**YOUR TASK:**
Continue the personal essay below about failing to recall the names of former classmates and co-workers, starting after its final sentence.

**PASSAGE SHOWN:**

*-*-*

In honor of the holiday season, I'd like to take this opportunity to thank my family.
It's not what you think.
I mean, don't get me wrong: I love my family. They are wonderful, kind people with some of the most endearing idiosyncrasies in the world.
But what I'd really like to thank them for are their completely fucked-up soap opera lives. Without their sordid activities as conversational fodder, I wouldn't have anything with which to fill those awkward silences.
Lately, especially now that I'm back in the retail workforce, I've been running into a plethora of former co-workers, classmates, and the like. It's just that once my time with them is up, whether it be at a job or for the semester, they are immediately relegated to the nameless floating faces that compose my subconscious. Honestly, I have a sneaking suspicion that my brain retains their image for the sole purpose of later use as an extra in the rotating cast of my dreams.
So I have been having quite a few of those conversations where the mouth stalls for time as the mind searches frantically for the winning match. It's like an internal game show, a spinning wheel of faces and names flying wildly. (The absolute worst part is, they always remember my name. Always. Aren't people constantly complaining about how famously bad they are with names? That particular breed of folk exists purely as myth to me.)
The following example pretty much constitutes my most recent forays into capable conversation:
Person who I don't know, but who obviously (and happily) knows me: "Jenn! Hey! How have you been? What's new?"
Me, confused but enthusiastic: "Omigod! Hi! It's sooo good to see you again! So how are you doing? How's life?"
Unidentified Person: "Good. Totally great. Life is life, ya know? So how about you? How's school?"
Now. One would surmise that I could narrow down this anonymous person's place in my past using the process of deduction. Alas, no. The only reason I have been stranded on Long Island for the past four years is school and school alone. Any other context in which a person could know me inevitably traces back to the university.

*-*-*

**DATA:**
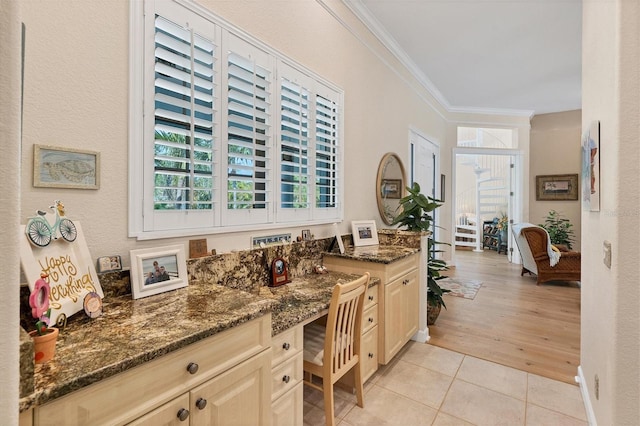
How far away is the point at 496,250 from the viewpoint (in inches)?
320

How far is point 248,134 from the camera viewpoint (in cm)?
185

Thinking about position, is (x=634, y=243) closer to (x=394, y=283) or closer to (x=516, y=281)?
(x=394, y=283)

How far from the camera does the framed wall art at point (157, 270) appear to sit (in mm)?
1293

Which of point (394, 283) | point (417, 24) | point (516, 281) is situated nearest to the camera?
point (394, 283)

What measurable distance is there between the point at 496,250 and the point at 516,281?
3.35 m

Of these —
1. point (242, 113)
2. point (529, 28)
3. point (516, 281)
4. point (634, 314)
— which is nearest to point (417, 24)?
point (529, 28)

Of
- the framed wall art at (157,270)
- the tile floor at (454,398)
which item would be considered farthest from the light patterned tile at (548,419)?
the framed wall art at (157,270)

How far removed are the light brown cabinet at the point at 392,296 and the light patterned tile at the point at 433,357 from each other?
18 cm

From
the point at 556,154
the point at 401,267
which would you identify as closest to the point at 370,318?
the point at 401,267

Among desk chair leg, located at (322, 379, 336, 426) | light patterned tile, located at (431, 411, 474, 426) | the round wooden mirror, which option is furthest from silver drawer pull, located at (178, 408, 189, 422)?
the round wooden mirror

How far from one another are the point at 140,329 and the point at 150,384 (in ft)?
0.60

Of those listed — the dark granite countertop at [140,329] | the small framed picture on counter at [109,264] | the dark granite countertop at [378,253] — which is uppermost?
the small framed picture on counter at [109,264]

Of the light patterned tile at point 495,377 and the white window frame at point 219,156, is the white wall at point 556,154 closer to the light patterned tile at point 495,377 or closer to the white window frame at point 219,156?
the light patterned tile at point 495,377

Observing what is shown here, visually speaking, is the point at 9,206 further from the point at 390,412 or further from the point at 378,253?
the point at 378,253
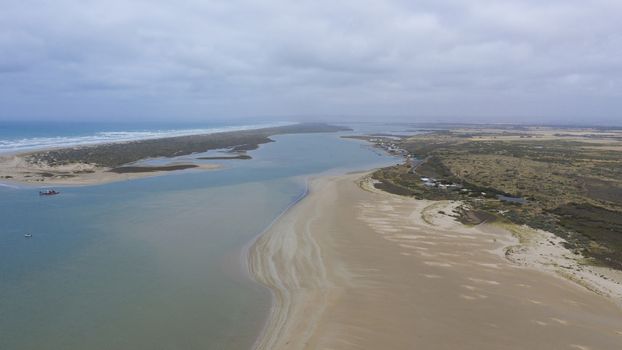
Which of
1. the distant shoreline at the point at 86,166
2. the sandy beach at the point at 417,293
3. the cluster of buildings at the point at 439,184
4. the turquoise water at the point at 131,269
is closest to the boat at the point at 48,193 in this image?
the turquoise water at the point at 131,269

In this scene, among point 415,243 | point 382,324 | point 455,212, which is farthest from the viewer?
point 455,212

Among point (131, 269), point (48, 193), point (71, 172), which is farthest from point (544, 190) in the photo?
point (71, 172)

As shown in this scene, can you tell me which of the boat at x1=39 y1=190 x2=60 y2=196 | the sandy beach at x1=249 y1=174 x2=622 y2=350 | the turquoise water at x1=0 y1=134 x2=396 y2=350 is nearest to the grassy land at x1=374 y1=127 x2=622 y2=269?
the sandy beach at x1=249 y1=174 x2=622 y2=350

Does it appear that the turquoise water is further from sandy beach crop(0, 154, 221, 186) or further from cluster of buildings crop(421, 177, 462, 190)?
cluster of buildings crop(421, 177, 462, 190)

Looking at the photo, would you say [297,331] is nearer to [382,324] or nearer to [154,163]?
[382,324]

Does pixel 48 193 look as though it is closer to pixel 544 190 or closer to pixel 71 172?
pixel 71 172

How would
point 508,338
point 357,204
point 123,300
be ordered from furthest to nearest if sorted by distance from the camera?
1. point 357,204
2. point 123,300
3. point 508,338

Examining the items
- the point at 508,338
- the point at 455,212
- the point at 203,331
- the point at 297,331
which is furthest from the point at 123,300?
the point at 455,212
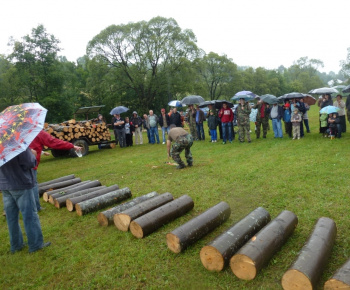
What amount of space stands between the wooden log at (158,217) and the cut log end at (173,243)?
529mm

*-*-*

**ANSWER BOX:**
At this point in the conversation, the aforementioned awkward silence drops with a large and obtrusive thud.
I generally begin to fidget with anxiousness. My eyes dart rapidly. These actions are my body's version of an SOS signal.
My brain begins to tick away the seconds, each one heavy and portentous, as I desperately search for some key phrase that embodies everything I want to convey. Wittiness yet apparent thought. Confidence with a touch of modesty. A pair of expectant eyes stare at me, waiting silently for this impossible response.
I finally speak, the word 'blurt' reaching new heights in definition. The words tumble out quickly, breathlessly before my hands fly upward to forcibly shut my mouth.
"My aunt had an affair. With her tennis instructor."
Okay. Stop.
"Then she was diagnosed with cancer."
Seriously, you've made an ass out of yourself.
"Now she has a wig but it looks like real hair."
If you were trying to make this person incredibly uncomfortable, you have completely succeeded.
"My grandma says that maybe it's just God's way of telling her that she shouldn't have cheated."
Fuck.
It's painful and horrible, this conversational Tourette's.
All of this private information, usually siphoned from relative to relative with great care has now been unburdened on this unsuspecting innocent from my past.
It's these moments when I feel as though I should come with a warning sticker.